Wataru had so many questions he wanted to ask that he tagged along with Kee Keema during his hospital visit later in the day.

Meena saw the look on his face when he entered the room and beamed. “You want to know my story, don’t you,” she said, anticipating his question. “One thing you should know is that originally, there were very few of my kind on the southern continent at all.”

Three hundred years ago, when Agrilius the First helped build the Northern Empire, his policies of extreme ankha-centrism drove out all the other races. Back then, in the early years after the bitter civil war, the refugees from the north to the south were even more numerous than today.

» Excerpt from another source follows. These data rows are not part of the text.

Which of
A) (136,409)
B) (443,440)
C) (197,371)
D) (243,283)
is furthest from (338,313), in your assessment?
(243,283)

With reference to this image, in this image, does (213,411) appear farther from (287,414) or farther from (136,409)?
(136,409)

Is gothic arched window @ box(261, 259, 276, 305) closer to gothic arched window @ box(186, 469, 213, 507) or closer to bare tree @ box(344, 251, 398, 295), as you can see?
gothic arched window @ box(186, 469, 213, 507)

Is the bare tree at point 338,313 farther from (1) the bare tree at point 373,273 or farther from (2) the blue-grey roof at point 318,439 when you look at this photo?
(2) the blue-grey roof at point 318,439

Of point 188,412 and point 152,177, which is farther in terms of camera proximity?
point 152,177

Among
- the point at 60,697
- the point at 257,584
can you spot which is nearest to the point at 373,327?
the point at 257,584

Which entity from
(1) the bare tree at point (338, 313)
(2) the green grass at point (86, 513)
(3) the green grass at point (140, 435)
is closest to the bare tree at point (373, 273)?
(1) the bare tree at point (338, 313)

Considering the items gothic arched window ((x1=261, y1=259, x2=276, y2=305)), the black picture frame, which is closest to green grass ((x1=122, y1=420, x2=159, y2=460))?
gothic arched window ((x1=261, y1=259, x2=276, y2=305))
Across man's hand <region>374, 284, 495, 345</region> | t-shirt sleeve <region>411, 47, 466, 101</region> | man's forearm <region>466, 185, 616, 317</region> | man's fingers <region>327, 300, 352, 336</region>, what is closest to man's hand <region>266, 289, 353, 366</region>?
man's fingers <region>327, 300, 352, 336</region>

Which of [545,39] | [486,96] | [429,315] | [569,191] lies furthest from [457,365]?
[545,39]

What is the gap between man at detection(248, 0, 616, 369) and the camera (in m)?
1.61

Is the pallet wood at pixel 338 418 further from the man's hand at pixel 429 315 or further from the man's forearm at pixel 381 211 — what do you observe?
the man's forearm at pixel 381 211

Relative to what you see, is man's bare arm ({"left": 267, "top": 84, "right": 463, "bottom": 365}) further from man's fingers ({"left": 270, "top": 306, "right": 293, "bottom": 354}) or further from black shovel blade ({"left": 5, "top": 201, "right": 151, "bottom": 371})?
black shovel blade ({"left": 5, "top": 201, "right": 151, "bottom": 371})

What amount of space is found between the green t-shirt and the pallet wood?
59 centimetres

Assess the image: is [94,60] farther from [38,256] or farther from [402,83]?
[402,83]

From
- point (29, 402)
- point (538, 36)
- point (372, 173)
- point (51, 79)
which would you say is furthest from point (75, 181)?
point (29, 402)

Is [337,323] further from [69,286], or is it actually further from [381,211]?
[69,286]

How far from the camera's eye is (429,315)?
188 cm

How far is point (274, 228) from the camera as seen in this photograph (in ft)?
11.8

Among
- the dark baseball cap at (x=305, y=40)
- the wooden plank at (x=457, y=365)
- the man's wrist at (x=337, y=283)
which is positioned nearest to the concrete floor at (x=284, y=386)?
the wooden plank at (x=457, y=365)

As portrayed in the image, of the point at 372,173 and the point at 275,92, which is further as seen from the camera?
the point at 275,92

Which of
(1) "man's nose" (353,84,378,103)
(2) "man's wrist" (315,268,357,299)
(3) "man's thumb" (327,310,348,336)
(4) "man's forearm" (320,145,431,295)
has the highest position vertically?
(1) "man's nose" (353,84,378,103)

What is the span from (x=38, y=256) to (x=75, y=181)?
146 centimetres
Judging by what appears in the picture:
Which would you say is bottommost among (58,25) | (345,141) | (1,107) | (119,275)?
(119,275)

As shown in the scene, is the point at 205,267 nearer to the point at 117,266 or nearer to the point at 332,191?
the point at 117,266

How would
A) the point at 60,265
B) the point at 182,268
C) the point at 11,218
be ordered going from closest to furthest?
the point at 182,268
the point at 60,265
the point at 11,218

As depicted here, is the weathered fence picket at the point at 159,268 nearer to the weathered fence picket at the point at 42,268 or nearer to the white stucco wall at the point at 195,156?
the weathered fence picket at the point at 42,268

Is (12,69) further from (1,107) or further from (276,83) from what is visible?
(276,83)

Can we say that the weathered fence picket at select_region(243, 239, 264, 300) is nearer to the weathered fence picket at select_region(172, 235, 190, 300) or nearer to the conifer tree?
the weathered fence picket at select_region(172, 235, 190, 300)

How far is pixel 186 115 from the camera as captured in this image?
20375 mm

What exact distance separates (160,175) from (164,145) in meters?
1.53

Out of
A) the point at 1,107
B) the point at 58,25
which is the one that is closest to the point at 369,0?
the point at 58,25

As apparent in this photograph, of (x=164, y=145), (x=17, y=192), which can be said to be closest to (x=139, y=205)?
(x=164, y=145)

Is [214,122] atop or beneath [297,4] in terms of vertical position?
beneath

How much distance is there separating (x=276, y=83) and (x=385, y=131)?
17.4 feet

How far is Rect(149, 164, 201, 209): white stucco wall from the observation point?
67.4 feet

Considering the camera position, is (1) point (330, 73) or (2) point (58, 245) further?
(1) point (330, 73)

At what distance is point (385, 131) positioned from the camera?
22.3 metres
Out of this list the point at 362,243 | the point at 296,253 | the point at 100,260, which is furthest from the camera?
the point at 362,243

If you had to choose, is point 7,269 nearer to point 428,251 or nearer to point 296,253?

“My ancestors, too, came here at that time. More than half of the kitkin in the south are descendants of those early immigrants.”

Meena’s ancestors had settled in the mercantile country of Bog. Apparently, Meena’s great grandfather was something of a financial genius, and he had great success selling produce in bulk. As a result, their clan lived a peaceful and rich life.

“So you come from a proper house, eh?” said Kee Keema, quite impressed. Meena laughed shyly, but her smile soon disappeared. A look of sorrow crept into her eyes as she thought back upon her distant past.

“It happened during the summer when I was seven. We were living in a small house—me, my grandparents, and my parents, just the five of us—by the lake, a short distance from town. One night, we were attacked…”

Meena explained that she was too young to remember the details precisely. She only knew she had been awoken suddenly by her mother in the middle of the night and made to hide under the bed. She was not to move until her mother or father called for her, even should she hear her name. Her mother’s face was stern, and, Meena realized, very frightened.

“That’s when she gave me this,” Meena said, touching the Mirror of Truth at her neck. “She told me to take it with me, and to treasure it always. She said it was my good-luck charm. I begged her to let me stay with her, but she refused and left me alone under the bed.”

The young Meena had done as she was told. She heard footsteps, great thudding footsteps, all through the large house. She also heard people shouting, and even a scream. She was so frightened she thought she might cry out loud, but she held back her tears. She made herself as small and invisible as she could.

Wataru remembered how he had curled up under his bed when his mother had attacked that woman—his father’s lover—on the balcony. The situation was completely different, of course. Wataru had been running from a fight—there was no threat to his own life. Yet he thought he could imagine something of what Meena must have felt that night.

“Just then I heard three or four people running through the house,” Meena continued in a small voice. “It sounded like they were looking for something. They were all men, and they talked to each other in loud voices. I became even more frightened and held my breath, and hid under the bed and did not move.”

Unable to find whatever they were looking for, the intruders began breaking things and flipping over furniture. Still, Meena stayed in her hiding spot. She smelled smoke.